いずれにしても、このままいつも通りの基礎工事を行っても不同沈下を起こす可能性が非常に高いのがわかります。そこで一度地盤調査を行うことにしました。スクリューウエイト貫入試験(SWS試験)という試験です。

この試験で目では見えない土の中の様子を探ります。結果は支持層が通路から8m下にあるというデータが出ました。よく行っている小口径の鋼管を打設してもこれほど下では成果が期待できません。(5メートル程度までは打設経験もありますが、土との摩擦でそれ以上は思うように貫入ができない)

そこで地盤のデータを基にしてこの時はトップベースという工法を採用することにしました。コンクリート製の独楽を並べて荷重を分散させ、かつ地震の際などの揺れを軽減させる工法です。

このやり方では普通の基礎工事と違い地盤を深く掘削する必要があります。細かいことまでは書きませんが、少なくとも独楽の高さ分はよけいに掘らなくてはならないということは理解してもらえると思います。

狭い墓域なので掘削もかなり苦労します。一番小さなユンボを借り、周りのお墓を傷めないようよく注意しての作業が続きます。何とか規定通りの深さを掘り切りました。手掘りじゃとても難しい深さですね汗

そこから砕石を入れて少しずつ転圧。今度は高さを砕石で上げていきます。規定まで高さを上げたらそこから独楽を据えますが、これがなかなか繊細な作業。不慣れな作業、しかも先端が尖っているため据えるのも一苦労です。

独楽の高さがある程度の誤差内に収まっていなければ、せっかく作業をしても意味をなさなくなります。だから慎重に行うものの不慣れでなかなかはかどりません。幾度もやり返して…。

四苦八苦しながらなんとか独楽を据えられました。ここからまた砕石を独楽の周囲に充填させて更にランマーで締め固めます。ようやく通常の基礎工事のコンクリート打設前と同じ高さに地盤が上がってきましたね。いやー思い出してもここまで長い道のりでした(笑)

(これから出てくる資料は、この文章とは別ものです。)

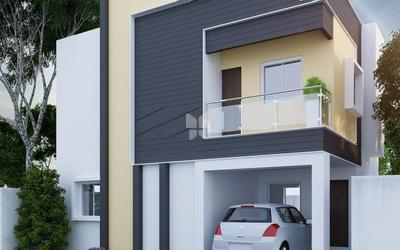 arj-villas-in-guduvanchery-elevation-photo-1eru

あとはここから、いつもと同じように鉄筋を入れての基礎コンクリート打設作業。そこから丁寧に据付け作業を行ってお墓の完成したところが下の写真。両隣のお墓と一緒に何事もなかったように並んでいますね。

しかし出来上がれば何もわからなくなるものの、地面の中はまったく違います。トップベース基礎、そして基礎コンクリートの厚さも近い時期に完成したお隣りのお墓とは比較になりません。不遜に思われるかもしれないですが、客観的に見てもかけた手間がまったく違うわけですので。

この時に初めてトップベース工法を導入したお墓の基礎工事を行いました。この工法を行っている石材店さんは日本全国でも本当に限られたお店だけでしょう。理論の上では今おこなう墓地の基礎工事では最高のものと思います。ただ高い施工精度を要求されることや、施工手間が増すことでお墓工事の金額が上がってしまうことなどもあって、良いことがわかっていてもなかなか全てに行うことが難しい側面があります。

正直なところ、残念ながら弊社ではすべて標準施工でという感じにはできていません。しかしこの時のように鋼管杭打ちなどでは対応できない場所の時などには、何とか施工をして慣れていきたいと考えています。

お墓は普通に建ててもしっかりと施工すれば長い間にわたり丈夫にそこにあり続けます。普通の地震で急に傷むことも少ないでしょう。ただ、施工現場によっては普通の施工では対応しきれないこともあるわけで。

施工から2年近く経過しての紹介になりましたが、こんな工事も必要に応じて行って丈夫なお墓づくりを追求していきたいと思っています。

※最後までご覧をいただきまして、ありがとうございます。